The basic divide and conquer summation is very easy to express in C:
float sum(const float *a, size_t n)
{
// base cases
if (n == 0) {
return 0;
}
else if (n == 1) {
return *a;
}
// recursive case
size_t half = n / 2;
return sum(a, half) + sum(a + half, n - half);
}
If you use this definition of sum
in the program we developed for the previous chapter, you'll see that it produces exactly the expected result. But this algorithm doesn't have a loop, so how do we make a parallel version using OpenMP?
We'll use the tasks construct in OpenMP, treating the problem as task-parallel instead of data parallel. In a first version, the task-recursive version of sum
looks like
float sum(const float *a, size_t n)
{
// base cases
if (n == 0) {
return 0;
}
else if (n == 1) {
return 1;
}
// recursive case
size_t half = n / 2;
float x, y;
#pragma omp parallel
#pragma omp single nowait
{
#pragma omp task shared(x)
x = sum(a, half);
#pragma omp task shared(y)
y = sum(a + half, n - half);
#pragma omp taskwait
x += y;
}
return x;
}
We introduced two tasks, each of which sets a variable that is declared shared
with the other task. If we did not declare the variables shared, each task would set its own local variable, then throw away the results. We then wait for the tasks to complete with #pragma omp taskwait
and combine the recursive results.
You may be surprised by the #pragma omp parallel
followed immediately by #pragma omp single nowait
. The thing is that the first pragma causes all of the threads in the pool to execute the next block of code. The single
directive causes all threads but one (usually the first to encounter the block) to not execute it, while the nowait
turns off the barrier on the single; there's already a barrier on the enclosing parallel
region, to which the other threads will rush.

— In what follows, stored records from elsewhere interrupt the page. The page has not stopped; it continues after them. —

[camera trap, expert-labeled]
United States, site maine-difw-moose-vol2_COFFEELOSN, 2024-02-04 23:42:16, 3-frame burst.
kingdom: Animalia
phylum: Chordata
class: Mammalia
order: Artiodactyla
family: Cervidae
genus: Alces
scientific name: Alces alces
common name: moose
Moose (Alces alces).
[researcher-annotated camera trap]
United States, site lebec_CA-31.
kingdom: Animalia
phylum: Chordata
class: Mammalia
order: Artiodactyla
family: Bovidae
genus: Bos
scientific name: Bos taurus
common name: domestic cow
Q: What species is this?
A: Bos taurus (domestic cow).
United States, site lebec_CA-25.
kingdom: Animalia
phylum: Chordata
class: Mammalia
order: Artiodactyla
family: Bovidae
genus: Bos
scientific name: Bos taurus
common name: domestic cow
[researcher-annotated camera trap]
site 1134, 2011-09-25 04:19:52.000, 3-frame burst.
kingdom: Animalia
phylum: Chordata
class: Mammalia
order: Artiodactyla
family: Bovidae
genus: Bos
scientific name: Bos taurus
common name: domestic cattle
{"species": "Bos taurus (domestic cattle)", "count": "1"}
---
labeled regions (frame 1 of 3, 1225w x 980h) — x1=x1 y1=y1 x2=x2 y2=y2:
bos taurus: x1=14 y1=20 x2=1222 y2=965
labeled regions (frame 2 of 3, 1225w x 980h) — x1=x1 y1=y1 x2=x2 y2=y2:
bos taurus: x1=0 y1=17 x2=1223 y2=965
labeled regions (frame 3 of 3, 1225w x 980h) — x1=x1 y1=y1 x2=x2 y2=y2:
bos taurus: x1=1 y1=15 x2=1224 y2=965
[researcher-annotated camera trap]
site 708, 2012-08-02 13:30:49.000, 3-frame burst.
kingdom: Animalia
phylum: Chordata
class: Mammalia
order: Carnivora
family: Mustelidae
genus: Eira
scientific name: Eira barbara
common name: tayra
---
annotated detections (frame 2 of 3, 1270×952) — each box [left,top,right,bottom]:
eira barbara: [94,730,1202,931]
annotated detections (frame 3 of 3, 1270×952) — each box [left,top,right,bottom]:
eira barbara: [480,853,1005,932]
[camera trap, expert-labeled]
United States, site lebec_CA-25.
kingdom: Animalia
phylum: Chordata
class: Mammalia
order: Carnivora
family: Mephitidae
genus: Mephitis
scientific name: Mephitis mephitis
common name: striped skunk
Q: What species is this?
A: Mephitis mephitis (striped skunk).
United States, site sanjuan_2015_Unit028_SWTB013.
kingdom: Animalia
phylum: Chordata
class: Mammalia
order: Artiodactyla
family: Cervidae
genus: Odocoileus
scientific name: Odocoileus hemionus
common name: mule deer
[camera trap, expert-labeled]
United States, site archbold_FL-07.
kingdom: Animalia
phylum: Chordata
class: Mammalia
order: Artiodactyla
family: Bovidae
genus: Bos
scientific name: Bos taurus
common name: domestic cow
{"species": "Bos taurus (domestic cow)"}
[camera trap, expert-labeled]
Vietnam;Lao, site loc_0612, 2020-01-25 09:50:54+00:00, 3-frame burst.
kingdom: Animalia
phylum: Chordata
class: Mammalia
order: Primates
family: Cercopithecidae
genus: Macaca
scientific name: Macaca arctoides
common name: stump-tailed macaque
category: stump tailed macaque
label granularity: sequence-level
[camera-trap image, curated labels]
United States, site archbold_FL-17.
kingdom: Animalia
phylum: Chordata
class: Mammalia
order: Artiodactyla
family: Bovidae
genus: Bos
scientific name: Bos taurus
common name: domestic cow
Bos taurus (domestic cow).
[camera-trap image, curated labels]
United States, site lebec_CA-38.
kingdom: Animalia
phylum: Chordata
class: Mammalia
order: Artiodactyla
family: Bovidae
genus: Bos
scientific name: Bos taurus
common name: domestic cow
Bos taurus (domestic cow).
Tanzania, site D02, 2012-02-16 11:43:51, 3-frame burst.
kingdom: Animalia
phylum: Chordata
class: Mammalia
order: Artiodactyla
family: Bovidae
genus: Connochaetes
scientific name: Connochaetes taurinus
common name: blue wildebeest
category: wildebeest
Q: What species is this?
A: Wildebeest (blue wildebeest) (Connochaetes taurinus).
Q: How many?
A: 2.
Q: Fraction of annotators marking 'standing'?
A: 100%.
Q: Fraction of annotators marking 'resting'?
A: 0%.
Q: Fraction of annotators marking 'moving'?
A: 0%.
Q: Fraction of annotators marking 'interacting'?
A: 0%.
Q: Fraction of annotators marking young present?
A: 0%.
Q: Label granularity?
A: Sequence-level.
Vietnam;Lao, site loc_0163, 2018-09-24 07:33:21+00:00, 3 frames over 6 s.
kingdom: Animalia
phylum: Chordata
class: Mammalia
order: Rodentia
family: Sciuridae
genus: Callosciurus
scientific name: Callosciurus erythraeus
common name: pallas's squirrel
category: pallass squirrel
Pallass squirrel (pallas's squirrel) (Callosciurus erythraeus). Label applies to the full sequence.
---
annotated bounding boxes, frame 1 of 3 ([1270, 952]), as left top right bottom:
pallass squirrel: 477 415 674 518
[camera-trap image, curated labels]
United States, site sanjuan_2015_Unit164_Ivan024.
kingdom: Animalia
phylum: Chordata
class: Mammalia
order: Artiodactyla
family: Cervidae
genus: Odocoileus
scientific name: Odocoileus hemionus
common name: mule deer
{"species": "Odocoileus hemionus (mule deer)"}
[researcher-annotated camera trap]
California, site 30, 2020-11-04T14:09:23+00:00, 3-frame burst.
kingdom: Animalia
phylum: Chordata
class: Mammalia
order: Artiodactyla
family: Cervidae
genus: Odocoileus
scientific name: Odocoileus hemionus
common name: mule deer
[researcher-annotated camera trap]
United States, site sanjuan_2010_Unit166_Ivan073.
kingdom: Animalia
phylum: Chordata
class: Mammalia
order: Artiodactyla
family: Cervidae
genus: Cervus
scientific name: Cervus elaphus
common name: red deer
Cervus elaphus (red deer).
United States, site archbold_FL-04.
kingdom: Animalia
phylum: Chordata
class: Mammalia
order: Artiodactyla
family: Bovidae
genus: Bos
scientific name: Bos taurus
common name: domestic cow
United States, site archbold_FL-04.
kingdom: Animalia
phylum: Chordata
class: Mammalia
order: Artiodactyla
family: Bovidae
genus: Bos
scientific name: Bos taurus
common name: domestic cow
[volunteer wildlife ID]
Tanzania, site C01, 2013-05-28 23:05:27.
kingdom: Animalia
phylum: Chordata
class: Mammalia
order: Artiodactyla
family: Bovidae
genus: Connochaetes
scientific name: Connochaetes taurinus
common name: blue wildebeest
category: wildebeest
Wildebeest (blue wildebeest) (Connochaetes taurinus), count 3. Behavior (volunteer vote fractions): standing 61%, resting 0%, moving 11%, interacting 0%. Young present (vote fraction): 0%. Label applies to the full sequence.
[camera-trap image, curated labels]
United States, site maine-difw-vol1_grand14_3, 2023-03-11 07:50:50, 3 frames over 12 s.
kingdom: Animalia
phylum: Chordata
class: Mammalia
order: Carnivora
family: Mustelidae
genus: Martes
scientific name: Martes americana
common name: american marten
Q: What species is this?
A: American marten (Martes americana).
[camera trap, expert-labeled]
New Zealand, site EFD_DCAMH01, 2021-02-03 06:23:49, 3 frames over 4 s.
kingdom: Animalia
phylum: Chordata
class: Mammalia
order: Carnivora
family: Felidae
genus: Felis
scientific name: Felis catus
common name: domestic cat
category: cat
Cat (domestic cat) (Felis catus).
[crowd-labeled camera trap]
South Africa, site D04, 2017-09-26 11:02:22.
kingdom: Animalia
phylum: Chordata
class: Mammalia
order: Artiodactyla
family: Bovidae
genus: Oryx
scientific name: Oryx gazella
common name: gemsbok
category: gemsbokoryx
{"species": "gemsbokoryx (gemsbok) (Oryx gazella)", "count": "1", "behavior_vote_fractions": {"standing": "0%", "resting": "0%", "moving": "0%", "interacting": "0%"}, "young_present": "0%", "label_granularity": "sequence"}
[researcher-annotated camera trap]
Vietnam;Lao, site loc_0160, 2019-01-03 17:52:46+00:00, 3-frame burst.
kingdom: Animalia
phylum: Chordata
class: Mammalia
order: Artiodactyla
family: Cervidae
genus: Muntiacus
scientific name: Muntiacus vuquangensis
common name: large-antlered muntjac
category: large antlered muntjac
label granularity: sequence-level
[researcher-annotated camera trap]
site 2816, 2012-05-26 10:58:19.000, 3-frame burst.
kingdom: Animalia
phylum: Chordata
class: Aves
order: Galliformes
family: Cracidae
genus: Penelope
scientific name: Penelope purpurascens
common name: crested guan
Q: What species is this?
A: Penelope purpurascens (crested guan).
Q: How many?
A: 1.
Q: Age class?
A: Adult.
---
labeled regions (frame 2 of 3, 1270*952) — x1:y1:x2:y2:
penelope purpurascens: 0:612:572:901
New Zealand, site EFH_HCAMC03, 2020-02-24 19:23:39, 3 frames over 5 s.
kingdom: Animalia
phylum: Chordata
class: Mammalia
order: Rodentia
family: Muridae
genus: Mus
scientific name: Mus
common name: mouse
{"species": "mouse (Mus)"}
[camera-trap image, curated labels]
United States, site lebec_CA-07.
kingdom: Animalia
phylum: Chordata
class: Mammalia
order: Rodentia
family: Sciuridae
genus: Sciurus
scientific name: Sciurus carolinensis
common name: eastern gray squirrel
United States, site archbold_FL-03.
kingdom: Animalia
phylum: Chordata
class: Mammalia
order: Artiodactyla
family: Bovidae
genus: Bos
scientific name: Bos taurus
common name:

Unfortunately, if you actually try to run this code, you'll find that it's still not extremely fast. The reason is that the tasks are much too fine-grained: near the bottom of the recursion tree, invocations are splitting two-element arrays into subtasks that process one element each. We can solve this problem by introducing, apart from the base and recursive cases, an "intermediate case" for the recursion which is recursive, but does not involve setting up parallel tasks: if the recursion hits a prespecified cutoff, it will no longer try to set up tasks for the OpenMP thread pool, but will just do the recursive sum itself.
- Exercise: introduce the additional case in the recursion and measure how fast the program is. Don't peek ahead to the next program, because it contains the solution to this exercise.
Now we effectively have two recursions rolled into one: one with a parallel recursive case, and a serial one. We can disentangle the two to get better performance, by doing less checks at each level. We also separate the parallel setup code to a driver function.
#include <stddef.h>
#define CUTOFF 100 // arbitrary
static float parallel_sum(const float *, size_t);
static float serial_sum(const float *, size_t);
float sum(const float *a, size_t n)
{
float r;
#pragma omp parallel
#pragma omp single nowait
r = parallel_sum(a, n);
return r;
}
static float parallel_sum(const float *a, size_t n)
{
// base case
if (n <= CUTOFF) {
return serial_sum(a, n);
}
// recursive case
float x, y;
size_t half = n / 2;
#pragma omp task shared(x)
x = parallel_sum(a, half);
#pragma omp task shared(y)
y = parallel_sum(a + half, n - half);
#pragma omp taskwait
x += y;
return x;
}
static float serial_sum(const float *a, size_t n)
{
// base cases
if (n == 0) {
return 0.;
}
else if (n == 1) {
return a[0];
}
// recursive case
size_t half = n / 2;
return serial_sum(a, half) + serial_sum(a + half, n - half);
}
This technique works better when the code inside the parallel tasks spends more time computing and less time doing memory accesses, because those may need to be synchronized between processors.